- [STATED TASK 1]:
Identify every theme that the movie review below says is woven through the book.

Jan 31

Midnight in the Garden of Good and Evil ★★★

Apparently this movie is based on a book relating a true story of a murder in Savannah, Georgia. Clint directs but does not show in the film – his daughter does some acting in the film. A upcoming extremely wealthy young man is convicted of murdering his employee. Much of the film takes place in the trial, where truths about the wealthy person are exploited, but eventually exonerating the man of murder save for self-defense. Many other themes are woven through the book includes a voodoo practitioner, a transvestite, wealthy society women and haute society life in Savannah. It gave one a good feel for the superficiality of life in the South, where appearances were more important than reality. I presume that unless one has read the book, the movie tends to drag a bit. The directing is superb, but many scenes did not contribute to the flow of the movie, though probably made sense in the book itself, such as the graveyard scenes. Many of Clint’s later movies are better than this one.

- [ENTRIES SHOWN]:
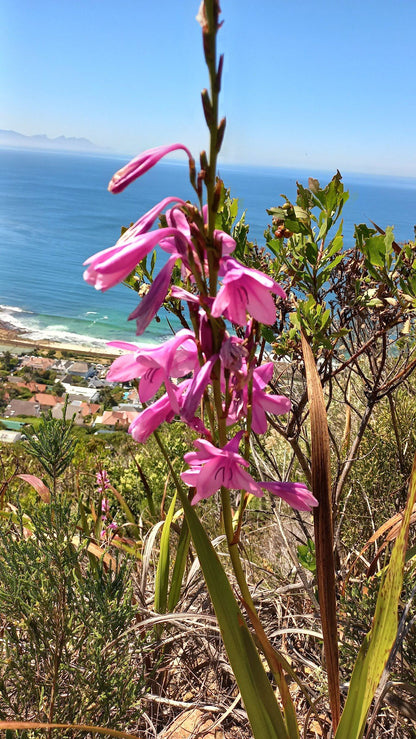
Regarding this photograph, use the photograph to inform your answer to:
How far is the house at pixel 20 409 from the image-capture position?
88.5ft

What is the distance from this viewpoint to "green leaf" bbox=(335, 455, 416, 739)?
0.91 m

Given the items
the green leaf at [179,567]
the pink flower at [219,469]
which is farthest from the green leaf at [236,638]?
the green leaf at [179,567]

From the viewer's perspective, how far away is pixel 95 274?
2.52 ft

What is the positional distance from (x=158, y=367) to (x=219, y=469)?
20cm

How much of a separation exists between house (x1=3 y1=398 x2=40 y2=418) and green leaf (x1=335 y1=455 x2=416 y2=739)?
88.0ft

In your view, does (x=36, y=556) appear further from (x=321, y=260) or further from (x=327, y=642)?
(x=321, y=260)

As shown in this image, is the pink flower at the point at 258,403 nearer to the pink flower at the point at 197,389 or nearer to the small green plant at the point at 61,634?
the pink flower at the point at 197,389

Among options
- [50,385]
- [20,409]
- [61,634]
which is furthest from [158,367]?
[50,385]

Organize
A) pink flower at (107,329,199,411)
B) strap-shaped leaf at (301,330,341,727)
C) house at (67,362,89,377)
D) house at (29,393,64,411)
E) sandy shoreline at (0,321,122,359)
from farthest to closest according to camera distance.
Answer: sandy shoreline at (0,321,122,359) < house at (67,362,89,377) < house at (29,393,64,411) < strap-shaped leaf at (301,330,341,727) < pink flower at (107,329,199,411)

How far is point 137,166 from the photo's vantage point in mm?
786

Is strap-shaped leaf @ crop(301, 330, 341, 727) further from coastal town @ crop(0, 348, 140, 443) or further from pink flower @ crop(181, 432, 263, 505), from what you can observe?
coastal town @ crop(0, 348, 140, 443)

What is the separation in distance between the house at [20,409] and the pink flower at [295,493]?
2684 centimetres

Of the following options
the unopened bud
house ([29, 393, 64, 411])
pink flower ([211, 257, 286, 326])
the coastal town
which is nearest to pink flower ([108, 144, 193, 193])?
the unopened bud

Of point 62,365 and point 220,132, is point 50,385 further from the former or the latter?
point 220,132
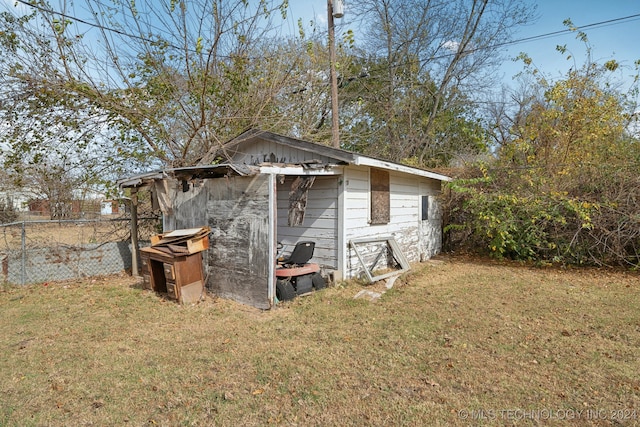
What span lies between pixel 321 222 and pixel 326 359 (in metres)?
3.29

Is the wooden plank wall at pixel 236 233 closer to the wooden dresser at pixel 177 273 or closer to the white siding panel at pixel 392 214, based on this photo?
the wooden dresser at pixel 177 273

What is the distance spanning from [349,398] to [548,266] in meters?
7.25

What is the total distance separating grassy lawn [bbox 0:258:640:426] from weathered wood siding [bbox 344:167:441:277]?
4.55ft

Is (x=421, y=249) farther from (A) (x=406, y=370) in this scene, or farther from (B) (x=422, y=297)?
(A) (x=406, y=370)

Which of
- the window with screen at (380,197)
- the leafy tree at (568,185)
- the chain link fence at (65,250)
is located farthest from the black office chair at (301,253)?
the leafy tree at (568,185)

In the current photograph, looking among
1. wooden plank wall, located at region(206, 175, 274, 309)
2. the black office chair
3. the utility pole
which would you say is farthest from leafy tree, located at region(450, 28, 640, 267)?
wooden plank wall, located at region(206, 175, 274, 309)

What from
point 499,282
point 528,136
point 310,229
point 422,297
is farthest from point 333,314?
point 528,136

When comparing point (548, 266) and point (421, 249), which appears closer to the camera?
point (548, 266)

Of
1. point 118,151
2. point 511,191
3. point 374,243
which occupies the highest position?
point 118,151

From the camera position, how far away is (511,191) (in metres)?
8.92

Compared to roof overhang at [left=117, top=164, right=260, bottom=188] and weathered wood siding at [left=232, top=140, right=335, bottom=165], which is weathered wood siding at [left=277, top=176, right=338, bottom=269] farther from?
roof overhang at [left=117, top=164, right=260, bottom=188]

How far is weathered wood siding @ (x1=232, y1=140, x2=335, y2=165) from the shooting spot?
6.71 metres

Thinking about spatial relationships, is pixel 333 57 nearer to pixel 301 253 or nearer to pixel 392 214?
pixel 392 214

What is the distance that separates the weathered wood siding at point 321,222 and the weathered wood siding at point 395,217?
0.26 metres
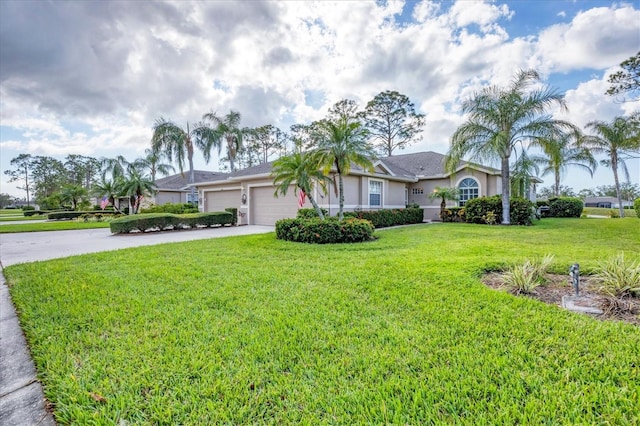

- [STATED TASK 2]:
List every line of the listing above that contains the string "overhang". Case is significant.

- [EXERCISE RESPONSE 1]:
- a voodoo practitioner
- a transvestite
- wealthy society women
- haute society life in Savannah

- [EXERCISE RESPONSE 2]:
Compared to roof overhang at [left=117, top=164, right=260, bottom=188] and weathered wood siding at [left=232, top=140, right=335, bottom=165], which is weathered wood siding at [left=277, top=176, right=338, bottom=269] farther from?
roof overhang at [left=117, top=164, right=260, bottom=188]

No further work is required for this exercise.